==== INPUT ====

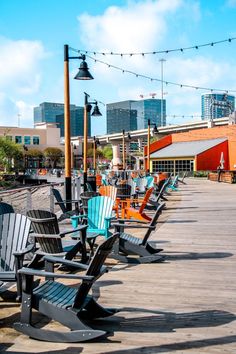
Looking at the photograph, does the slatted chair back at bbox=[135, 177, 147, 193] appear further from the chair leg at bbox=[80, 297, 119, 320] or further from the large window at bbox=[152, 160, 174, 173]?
the large window at bbox=[152, 160, 174, 173]

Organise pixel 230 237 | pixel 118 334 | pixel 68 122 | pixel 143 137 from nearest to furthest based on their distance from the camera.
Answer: pixel 118 334, pixel 230 237, pixel 68 122, pixel 143 137

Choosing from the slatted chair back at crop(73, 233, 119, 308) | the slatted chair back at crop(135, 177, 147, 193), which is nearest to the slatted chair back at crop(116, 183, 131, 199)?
the slatted chair back at crop(135, 177, 147, 193)

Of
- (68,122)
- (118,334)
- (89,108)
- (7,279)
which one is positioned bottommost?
(118,334)

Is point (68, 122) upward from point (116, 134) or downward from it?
downward

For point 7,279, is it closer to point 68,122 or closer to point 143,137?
point 68,122

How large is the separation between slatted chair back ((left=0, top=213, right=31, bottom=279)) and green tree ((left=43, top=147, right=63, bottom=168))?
91.4m

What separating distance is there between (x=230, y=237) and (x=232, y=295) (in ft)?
14.6

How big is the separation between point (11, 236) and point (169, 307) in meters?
1.89

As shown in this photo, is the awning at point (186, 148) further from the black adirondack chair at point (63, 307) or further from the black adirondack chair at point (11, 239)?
the black adirondack chair at point (63, 307)

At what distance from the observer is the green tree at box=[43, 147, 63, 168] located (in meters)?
96.4

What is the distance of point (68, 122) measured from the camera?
12.3m

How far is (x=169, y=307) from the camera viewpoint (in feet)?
16.3

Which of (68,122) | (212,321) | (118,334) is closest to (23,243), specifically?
(118,334)

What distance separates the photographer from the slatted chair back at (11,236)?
202 inches
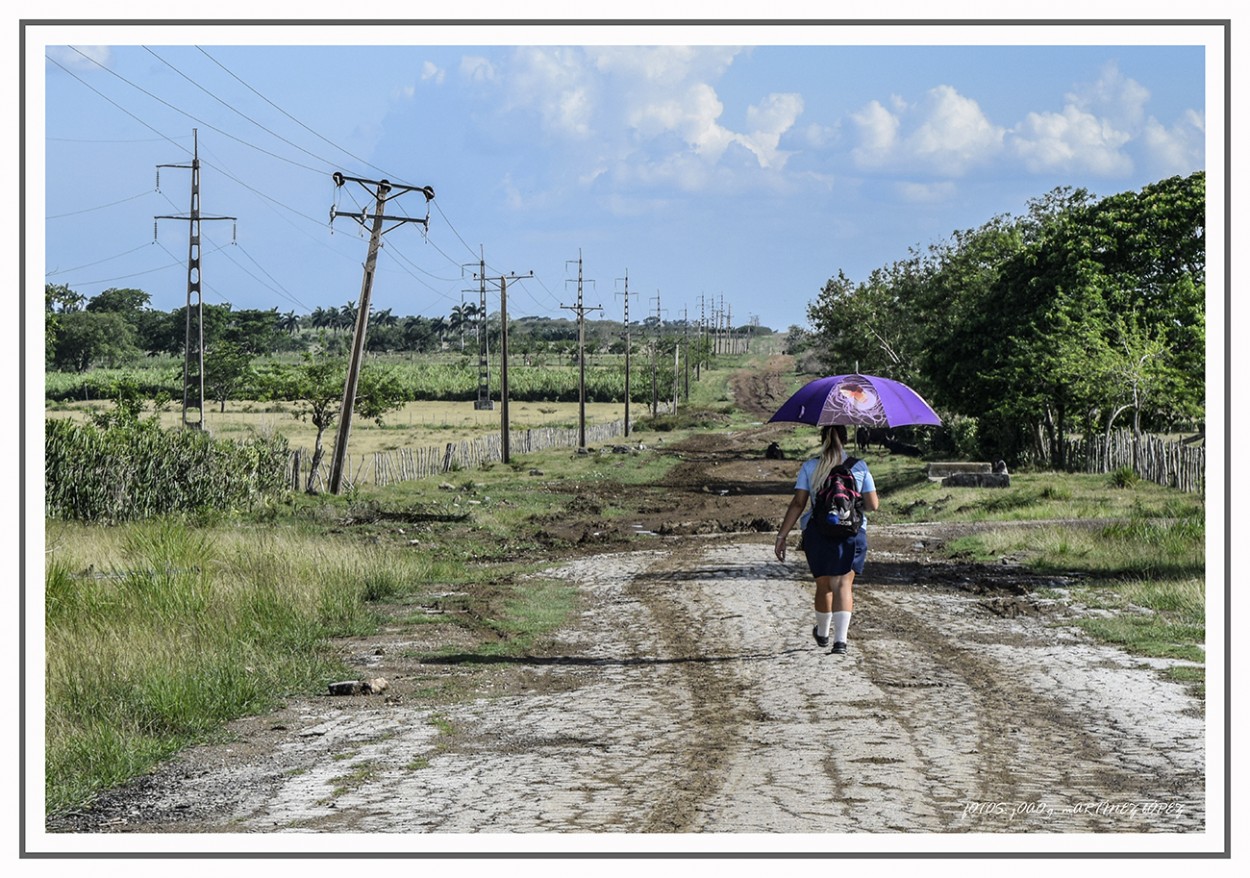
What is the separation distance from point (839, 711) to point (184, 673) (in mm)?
4998

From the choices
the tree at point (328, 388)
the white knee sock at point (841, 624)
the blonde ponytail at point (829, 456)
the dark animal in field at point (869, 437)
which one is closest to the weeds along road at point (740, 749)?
the white knee sock at point (841, 624)

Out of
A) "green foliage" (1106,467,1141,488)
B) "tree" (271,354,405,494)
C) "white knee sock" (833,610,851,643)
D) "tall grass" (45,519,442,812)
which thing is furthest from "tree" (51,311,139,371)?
"white knee sock" (833,610,851,643)

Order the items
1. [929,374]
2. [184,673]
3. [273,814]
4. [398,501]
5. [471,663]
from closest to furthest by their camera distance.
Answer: [273,814] < [184,673] < [471,663] < [398,501] < [929,374]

====

> STATED TASK
Every line from the one containing "Is point (68, 122)" through the end of the entries above, both included, should be extracted exactly, with pictures left out.

> THE ANSWER
Is point (68, 122) upward from point (116, 134) or downward from it?
downward

For point 7,279, is it closer to point 68,122 or closer to point 143,137?
point 68,122

How large is the separation between slatted chair back ((left=0, top=213, right=31, bottom=279)) and green tree ((left=43, top=147, right=63, bottom=168))?
91.4m

What separating distance is there between (x=230, y=237) and (x=232, y=295) (in ft)?
14.6

How big is the separation between point (11, 236) and point (169, 307) in meters?
1.89

As shown in this photo, is the awning at point (186, 148) further from the black adirondack chair at point (63, 307) or further from the black adirondack chair at point (11, 239)?
the black adirondack chair at point (63, 307)

At what distance from the observer is the green tree at box=[43, 147, 63, 168] located (in meters)?
96.4

What is the distance of point (68, 122) measured from the camera?
12.3m

How far is (x=169, y=307) from the camera viewpoint (in feet)?
16.3

Which of (68,122) | (212,321) | (118,334) is closest to (23,243), specifically?
(118,334)

What distance separates the photographer from the slatted chair back at (11,236)?
202 inches
What is the separation distance from point (839, 711) to point (184, 673) (in mm)?
4998

From the choices
the tree at point (328, 388)
the white knee sock at point (841, 624)
the blonde ponytail at point (829, 456)
the dark animal in field at point (869, 437)
which one is closest to the weeds along road at point (740, 749)?
the white knee sock at point (841, 624)

Out of
A) "green foliage" (1106,467,1141,488)
B) "tree" (271,354,405,494)
C) "white knee sock" (833,610,851,643)
D) "tall grass" (45,519,442,812)
which thing is furthest from "tree" (51,311,139,371)?
"white knee sock" (833,610,851,643)

Order the items
1. [929,374]
2. [184,673]
3. [273,814]
4. [398,501]
5. [471,663]
from closest to furthest by their camera distance.
Answer: [273,814] < [184,673] < [471,663] < [398,501] < [929,374]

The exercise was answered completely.